▶ _PROBLEMS_:
[A] Write out the part of the filtering workshop that begins with the words "# Week 4 Workshop: Data" and stops after the words "(OR), ~ (NOT)".
[B] According to the filtering workshop, what does running the Setup cell accomplish?

# Start of EXCERPT

# Week 4 Workshop: Data Filtering & Selection
## Traffic Accident Vehicles in Colombia

Practice filtering techniques to answer analytical questions about vehicles involved in traffic accidents.

**Duration:** ~2 hours

**Objectives:**
- Filter rows using comparison operators
- Combine conditions with & (AND), | (OR), ~ (NOT)
- Use .isin(), .between(), .str.contains()
- Use .query() for clean syntax
- Translate analytical questions into filter code

---

## Setup
Run this cell to load the dataset and see the overview.

In [None]:
import pandas as pd
import numpy as np

# Load the Traffic Accident Vehicles dataset
df = pd.read_csv('../data/vehiculos_accidentes.csv')

# Quick overview
print(f"Dataset: {df.shape[0]} rows x {df.shape[1]} columns")
print(f"\nColumns: {df.columns.tolist()}")
print(f"\nVehicle types: {df['tipo_vehiculo'].nunique()} unique")
print(f"Departments: {df['departamento_accidente'].nunique()} unique")
print(f"Severity levels: {df['gravedad_accidente'].unique().tolist()}")
print(f"Brands: {df['marca_vehiculo'].nunique()} unique")
print(f"\nTop 5 vehicle types:")

# End of EXCERPT
# Start of DATA PROVIDED

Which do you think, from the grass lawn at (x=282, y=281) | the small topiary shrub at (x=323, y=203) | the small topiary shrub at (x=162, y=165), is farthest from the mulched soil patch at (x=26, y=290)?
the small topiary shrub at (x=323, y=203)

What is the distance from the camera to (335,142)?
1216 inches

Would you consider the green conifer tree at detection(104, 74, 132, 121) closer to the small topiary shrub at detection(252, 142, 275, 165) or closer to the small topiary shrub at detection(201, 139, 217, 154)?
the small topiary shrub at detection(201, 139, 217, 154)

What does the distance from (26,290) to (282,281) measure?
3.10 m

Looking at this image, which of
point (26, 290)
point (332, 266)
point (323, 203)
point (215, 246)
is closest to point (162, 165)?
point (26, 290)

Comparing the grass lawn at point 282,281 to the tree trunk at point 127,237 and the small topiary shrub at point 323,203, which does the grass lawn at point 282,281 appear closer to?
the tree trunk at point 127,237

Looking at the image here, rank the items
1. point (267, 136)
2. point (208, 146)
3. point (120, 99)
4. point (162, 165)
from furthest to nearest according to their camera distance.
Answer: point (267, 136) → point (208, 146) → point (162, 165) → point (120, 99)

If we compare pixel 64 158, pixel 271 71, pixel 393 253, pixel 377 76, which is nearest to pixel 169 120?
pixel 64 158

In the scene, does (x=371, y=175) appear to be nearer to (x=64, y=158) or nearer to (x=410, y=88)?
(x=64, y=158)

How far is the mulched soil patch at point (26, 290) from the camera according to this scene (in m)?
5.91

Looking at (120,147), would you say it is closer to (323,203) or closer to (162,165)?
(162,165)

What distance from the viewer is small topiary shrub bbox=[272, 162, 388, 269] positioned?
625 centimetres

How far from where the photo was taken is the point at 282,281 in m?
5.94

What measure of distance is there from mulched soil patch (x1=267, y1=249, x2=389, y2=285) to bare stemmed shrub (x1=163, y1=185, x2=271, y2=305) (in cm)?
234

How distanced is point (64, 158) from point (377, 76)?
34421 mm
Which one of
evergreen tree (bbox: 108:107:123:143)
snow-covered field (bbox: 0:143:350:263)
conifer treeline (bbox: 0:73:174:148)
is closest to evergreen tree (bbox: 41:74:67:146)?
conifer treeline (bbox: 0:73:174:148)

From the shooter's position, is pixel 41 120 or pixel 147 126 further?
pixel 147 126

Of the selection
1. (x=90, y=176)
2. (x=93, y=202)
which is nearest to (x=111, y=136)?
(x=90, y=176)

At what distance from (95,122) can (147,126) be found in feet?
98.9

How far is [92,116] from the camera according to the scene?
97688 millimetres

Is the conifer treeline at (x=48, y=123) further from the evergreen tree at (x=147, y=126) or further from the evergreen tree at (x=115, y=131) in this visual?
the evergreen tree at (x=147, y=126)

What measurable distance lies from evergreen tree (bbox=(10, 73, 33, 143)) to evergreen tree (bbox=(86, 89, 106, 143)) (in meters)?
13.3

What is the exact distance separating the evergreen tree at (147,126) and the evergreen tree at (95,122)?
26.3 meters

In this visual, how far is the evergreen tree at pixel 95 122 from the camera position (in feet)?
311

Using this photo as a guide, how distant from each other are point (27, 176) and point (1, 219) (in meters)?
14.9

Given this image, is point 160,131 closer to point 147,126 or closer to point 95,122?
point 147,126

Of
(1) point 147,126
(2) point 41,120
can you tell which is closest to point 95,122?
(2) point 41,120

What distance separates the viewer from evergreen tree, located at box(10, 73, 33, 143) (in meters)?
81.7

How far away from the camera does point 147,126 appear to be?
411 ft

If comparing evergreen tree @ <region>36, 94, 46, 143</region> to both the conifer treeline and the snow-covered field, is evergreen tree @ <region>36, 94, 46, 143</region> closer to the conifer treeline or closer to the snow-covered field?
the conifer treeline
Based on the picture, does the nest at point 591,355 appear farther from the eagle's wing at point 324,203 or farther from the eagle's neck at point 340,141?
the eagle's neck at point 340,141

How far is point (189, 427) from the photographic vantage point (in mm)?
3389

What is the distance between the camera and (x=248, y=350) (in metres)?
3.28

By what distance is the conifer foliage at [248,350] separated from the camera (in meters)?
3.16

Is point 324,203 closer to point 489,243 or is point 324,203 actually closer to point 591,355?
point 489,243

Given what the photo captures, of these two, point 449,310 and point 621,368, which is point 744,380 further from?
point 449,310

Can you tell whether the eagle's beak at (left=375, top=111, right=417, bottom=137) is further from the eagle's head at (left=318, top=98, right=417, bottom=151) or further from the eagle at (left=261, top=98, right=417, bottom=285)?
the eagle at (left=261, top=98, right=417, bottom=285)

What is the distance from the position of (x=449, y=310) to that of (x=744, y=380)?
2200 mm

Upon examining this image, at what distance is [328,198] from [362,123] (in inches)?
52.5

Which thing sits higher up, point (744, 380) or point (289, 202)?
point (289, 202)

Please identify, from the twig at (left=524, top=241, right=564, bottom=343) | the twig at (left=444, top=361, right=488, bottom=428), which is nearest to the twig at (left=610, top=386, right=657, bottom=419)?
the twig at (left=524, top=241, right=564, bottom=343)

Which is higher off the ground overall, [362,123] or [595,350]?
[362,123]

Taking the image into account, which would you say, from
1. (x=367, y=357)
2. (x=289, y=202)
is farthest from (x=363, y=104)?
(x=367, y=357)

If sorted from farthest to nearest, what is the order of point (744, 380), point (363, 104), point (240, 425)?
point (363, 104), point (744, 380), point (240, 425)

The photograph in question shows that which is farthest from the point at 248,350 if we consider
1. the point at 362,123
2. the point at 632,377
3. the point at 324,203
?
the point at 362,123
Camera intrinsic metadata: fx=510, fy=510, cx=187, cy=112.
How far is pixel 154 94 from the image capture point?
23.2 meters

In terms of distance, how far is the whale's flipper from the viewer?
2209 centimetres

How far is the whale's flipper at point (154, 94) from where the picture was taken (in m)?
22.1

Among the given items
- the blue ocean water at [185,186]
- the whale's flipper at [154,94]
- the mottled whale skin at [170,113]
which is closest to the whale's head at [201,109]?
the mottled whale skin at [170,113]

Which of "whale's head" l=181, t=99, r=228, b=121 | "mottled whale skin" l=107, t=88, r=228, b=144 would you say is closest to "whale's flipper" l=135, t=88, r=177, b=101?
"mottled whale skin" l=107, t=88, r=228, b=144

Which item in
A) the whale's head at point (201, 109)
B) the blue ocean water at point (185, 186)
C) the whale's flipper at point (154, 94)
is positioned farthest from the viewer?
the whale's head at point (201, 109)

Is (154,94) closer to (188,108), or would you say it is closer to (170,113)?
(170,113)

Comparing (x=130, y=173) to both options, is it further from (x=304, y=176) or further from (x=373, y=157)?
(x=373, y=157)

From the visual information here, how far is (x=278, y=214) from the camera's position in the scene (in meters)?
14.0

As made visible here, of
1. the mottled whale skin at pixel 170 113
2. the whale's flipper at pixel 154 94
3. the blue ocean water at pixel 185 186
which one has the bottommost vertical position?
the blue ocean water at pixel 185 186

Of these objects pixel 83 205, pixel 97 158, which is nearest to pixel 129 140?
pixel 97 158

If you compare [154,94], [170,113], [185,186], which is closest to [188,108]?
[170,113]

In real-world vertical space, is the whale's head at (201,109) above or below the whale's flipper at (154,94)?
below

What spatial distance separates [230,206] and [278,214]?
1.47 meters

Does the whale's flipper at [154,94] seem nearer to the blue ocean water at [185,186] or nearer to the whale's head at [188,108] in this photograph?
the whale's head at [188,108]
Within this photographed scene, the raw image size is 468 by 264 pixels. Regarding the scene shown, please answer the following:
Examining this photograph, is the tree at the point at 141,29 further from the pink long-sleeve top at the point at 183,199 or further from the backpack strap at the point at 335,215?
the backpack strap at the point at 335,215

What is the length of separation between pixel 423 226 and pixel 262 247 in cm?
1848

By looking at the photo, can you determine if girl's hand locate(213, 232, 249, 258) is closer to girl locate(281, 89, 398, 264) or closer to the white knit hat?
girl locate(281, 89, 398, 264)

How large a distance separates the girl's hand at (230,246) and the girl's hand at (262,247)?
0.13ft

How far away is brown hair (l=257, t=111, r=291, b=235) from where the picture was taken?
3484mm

# End of DATA PROVIDED

▶ _ANSWERS FOR THE EXERCISE_:
[A]
# Week 4 Workshop: Data Filtering & Selection
## Traffic Accident Vehicles in Colombia

Practice filtering techniques to answer analytical questions about vehicles involved in traffic accidents.

**Duration:** ~2 hours

**Objectives:**
- Filter rows using comparison operators
- Combine conditions with & (AND), | (OR), ~ (NOT)

[B] Running the Setup cell loads the Traffic Accident Vehicles dataset and shows an overview of it.